Questions on the material -
**1.** List the three great achievements the Wodehouse essay credits to him.
**2.** Write out everything in the Wodehouse essay from "I think I should" down to "for hurt minds?".

Supplied text -
It is enough to be funny
Stephen Fry
DOCTOR Sir Pelham Grenville Wodehouse defies superlatives.
Had his only contribution to literature been Lord Emsworth and Blandings
Castle, his place in history would have been assured. Had he written of
none but Mike and Psmith, he would be cherished today as the best and
brightest of our comic authors. If Jeeves and Wooster had been his solitary
theme, still he would be hailed as The Master. If he had given us only
Ukridge, or nothing but recollections of the Mulliner family, or a pure
diet of golfing stories, Wodehouse would nonetheless be considered
immortal.
That he gave us all those and more - so much more - is our good fortune and
a testament to the most industrious, prolific and beneficent author ever to
have sat down, scratched his head and banged out a sentence.
The only really controversial episode of Wodehouse's life, his broadcasts
to friends from Berlin while an internee of the Germans in France and
Belgium during the Second World War, is dug up from time to time by people
wanting to make mischief and the ignorant. It wouldn't be worth mentioning
if it hadn't been unearthed yet again quite recently, together with
completely unjustifable newspaper headlines in the British press linking
the name Wodehouse with words like Nazi, Fascist and Traitor.
But as George Orwell wrote in his celebrated 1945 essay In Defence of P.G.
Wodehouse: ". . . in the case of Wodehouse, if we drive him to retire to
the United States and renounce his British citizenship, we shall end by
being horribly ashamed of ourselves." The fact remains too that for decades
after they were made, Wodehouse's broadcasts were used by, among others,
the CIA, as models of how to pull the wool over a captor's eyes by the use
of irony. For Wodehouse's view on Fascists, one need only consult the
descriptions of Sir Roderick Spode in The Code of the Woosters to see how a
political innocent may still be capable of scorching satire.
When Hugh Laurie and I had the extreme honour and terrifying responsibility
of being asked to play Bertie Wooster and Jeeves in a series of television
adaptations, we were aware of one huge problem facing us. Wodehouse's three
great achievements are Plot, Character and Language, and the greatest of
these by far is Language. Wodehouse's language lives and breathes in its
written, printed form. It oscillates privately between the page and the
reader. The moment it is read out or interpreted it is compromised. Our
only hope in making the televison series was that the stories and
characters might provide enough pleasure on their own to inspire the viewer
to pick up a book and encounter The Real Thing.
I think I should end on a personal note. I have written it before and I am
not ashamed to write it again. Without Wodehouse I am not sure that I would
be a tenth of what I am today - whatever that may be. In my teenage years
the writings of P.G. Wodehouse awoke me to the possibilities of language.
His rhythms, tropes, tricks and mannerisms are deep within me.
But more than that he taught me something about good nature. It is enough
to be benign, to be gentle, to be funny, to be kind. He mocked himself
sometimes because he knew that a great proportion of his readers came from
prisons and hospitals. At the risk of being sententious, isn't it true that
we are all of us, for a great part of our lives, sick or imprisoned, all of
us in need of this remarkable healing spirit, this balm for hurt minds?

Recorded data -
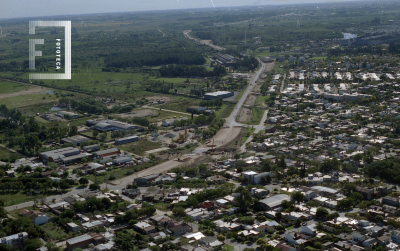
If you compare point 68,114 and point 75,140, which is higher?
point 68,114

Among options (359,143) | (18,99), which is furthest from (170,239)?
(18,99)

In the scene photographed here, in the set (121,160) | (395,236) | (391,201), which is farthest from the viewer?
(121,160)

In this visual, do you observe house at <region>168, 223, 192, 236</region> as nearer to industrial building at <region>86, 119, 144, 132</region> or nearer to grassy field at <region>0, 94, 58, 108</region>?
industrial building at <region>86, 119, 144, 132</region>

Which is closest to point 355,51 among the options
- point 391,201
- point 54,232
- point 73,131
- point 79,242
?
point 73,131

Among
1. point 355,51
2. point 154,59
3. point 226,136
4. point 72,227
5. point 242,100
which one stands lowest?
point 72,227

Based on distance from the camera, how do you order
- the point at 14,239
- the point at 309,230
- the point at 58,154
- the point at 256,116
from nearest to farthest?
the point at 14,239, the point at 309,230, the point at 58,154, the point at 256,116

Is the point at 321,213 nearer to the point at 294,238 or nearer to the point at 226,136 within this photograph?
the point at 294,238

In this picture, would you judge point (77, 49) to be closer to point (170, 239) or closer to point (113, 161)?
point (113, 161)
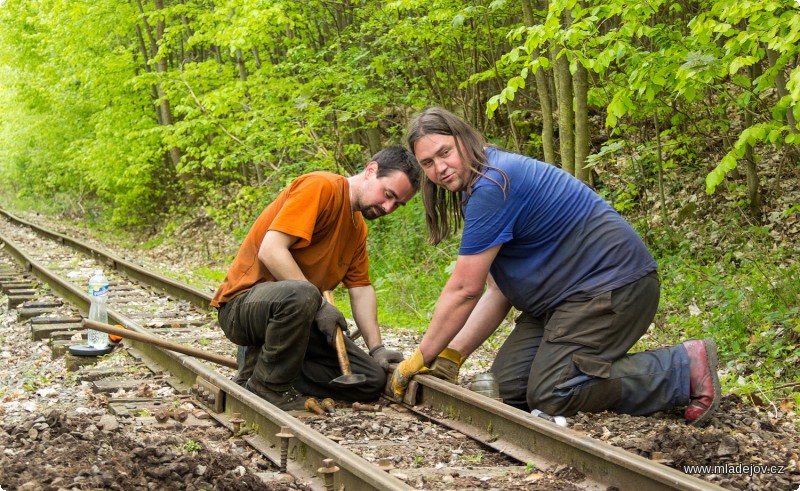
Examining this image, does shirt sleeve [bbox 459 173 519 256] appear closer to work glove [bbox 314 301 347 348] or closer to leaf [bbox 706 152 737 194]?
work glove [bbox 314 301 347 348]

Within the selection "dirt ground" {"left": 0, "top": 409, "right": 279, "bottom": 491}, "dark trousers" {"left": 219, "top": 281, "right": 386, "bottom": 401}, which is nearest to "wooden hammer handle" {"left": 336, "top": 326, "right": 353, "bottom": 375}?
"dark trousers" {"left": 219, "top": 281, "right": 386, "bottom": 401}

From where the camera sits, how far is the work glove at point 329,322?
520cm

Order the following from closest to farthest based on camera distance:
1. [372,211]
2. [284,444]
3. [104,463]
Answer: [104,463], [284,444], [372,211]

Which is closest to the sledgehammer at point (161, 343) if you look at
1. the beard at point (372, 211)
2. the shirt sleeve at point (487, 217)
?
the beard at point (372, 211)

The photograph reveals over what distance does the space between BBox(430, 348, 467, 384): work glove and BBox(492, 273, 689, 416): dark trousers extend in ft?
2.46

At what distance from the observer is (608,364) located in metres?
4.48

Your written answers -
**1.** Plot, Character, Language

**2.**
I think I should end on a personal note. I have written it before and I am
not ashamed to write it again. Without Wodehouse I am not sure that I would
be a tenth of what I am today - whatever that may be. In my teenage years
the writings of P.G. Wodehouse awoke me to the possibilities of language.
His rhythms, tropes, tricks and mannerisms are deep within me.
But more than that he taught me something about good nature. It is enough
to be benign, to be gentle, to be funny, to be kind. He mocked himself
sometimes because he knew that a great proportion of his readers came from
prisons and hospitals. At the risk of being sententious, isn't it true that
we are all of us, for a great part of our lives, sick or imprisoned, all of
us in need of this remarkable healing spirit, this balm for hurt minds?